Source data
((
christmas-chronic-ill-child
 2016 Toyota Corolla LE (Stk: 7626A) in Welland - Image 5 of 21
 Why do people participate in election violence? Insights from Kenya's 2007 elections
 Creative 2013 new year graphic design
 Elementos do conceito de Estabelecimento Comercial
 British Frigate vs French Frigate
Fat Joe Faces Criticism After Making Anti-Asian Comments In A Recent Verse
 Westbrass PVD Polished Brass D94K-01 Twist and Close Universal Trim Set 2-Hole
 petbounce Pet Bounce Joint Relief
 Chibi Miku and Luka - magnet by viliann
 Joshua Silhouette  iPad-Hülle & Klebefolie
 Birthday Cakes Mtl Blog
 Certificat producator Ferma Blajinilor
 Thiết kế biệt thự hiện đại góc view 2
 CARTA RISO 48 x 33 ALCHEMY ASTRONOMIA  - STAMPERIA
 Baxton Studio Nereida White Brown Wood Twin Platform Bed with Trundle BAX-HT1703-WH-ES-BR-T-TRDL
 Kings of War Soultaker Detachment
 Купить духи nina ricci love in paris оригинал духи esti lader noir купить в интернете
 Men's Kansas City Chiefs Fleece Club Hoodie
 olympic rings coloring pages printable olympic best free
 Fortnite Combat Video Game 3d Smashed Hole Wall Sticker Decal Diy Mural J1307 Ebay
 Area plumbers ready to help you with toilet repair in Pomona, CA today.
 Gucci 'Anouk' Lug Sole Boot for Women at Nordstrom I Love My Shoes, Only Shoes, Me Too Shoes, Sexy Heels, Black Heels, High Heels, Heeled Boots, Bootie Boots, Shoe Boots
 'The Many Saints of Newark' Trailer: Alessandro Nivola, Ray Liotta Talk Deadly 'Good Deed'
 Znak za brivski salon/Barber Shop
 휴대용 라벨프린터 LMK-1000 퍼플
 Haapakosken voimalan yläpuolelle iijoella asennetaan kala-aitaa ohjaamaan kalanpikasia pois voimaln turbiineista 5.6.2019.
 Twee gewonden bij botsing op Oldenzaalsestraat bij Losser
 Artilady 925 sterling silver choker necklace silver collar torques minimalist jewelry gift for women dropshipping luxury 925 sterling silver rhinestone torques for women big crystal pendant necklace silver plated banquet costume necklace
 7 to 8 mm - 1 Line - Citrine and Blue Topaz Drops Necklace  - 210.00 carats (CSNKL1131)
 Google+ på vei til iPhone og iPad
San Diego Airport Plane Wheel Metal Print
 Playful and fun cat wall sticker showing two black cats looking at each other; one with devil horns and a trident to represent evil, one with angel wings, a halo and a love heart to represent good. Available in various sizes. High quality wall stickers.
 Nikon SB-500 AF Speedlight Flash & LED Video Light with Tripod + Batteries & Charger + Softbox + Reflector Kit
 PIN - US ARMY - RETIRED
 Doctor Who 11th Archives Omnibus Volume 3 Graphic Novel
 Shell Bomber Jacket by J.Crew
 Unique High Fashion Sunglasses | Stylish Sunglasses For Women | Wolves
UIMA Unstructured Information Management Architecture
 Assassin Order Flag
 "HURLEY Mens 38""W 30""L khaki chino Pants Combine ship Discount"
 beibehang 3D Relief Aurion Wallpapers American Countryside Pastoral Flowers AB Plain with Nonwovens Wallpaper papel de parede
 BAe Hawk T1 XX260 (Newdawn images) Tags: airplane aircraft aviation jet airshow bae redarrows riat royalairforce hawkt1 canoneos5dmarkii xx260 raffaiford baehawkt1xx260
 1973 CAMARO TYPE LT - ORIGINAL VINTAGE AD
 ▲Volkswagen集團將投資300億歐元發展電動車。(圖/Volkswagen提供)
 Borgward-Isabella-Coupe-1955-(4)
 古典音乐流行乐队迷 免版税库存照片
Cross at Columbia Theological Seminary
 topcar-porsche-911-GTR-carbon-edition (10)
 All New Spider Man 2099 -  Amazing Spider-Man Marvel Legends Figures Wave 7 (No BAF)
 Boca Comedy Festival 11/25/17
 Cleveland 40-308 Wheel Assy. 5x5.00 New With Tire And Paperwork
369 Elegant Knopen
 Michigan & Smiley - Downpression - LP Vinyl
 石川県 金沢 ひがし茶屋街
))
Reprint exactly the lines above that start at the one with "Shell Bomber Jacket by J.Crew" and end at the one with "khaki chino Pants", keeping both and adding none.

● REPLY:
 Shell Bomber Jacket by J.Crew
 Unique High Fashion Sunglasses | Stylish Sunglasses For Women | Wolves
UIMA Unstructured Information Management Architecture
 Assassin Order Flag
 "HURLEY Mens 38""W 30""L khaki chino Pants Combine ship Discount"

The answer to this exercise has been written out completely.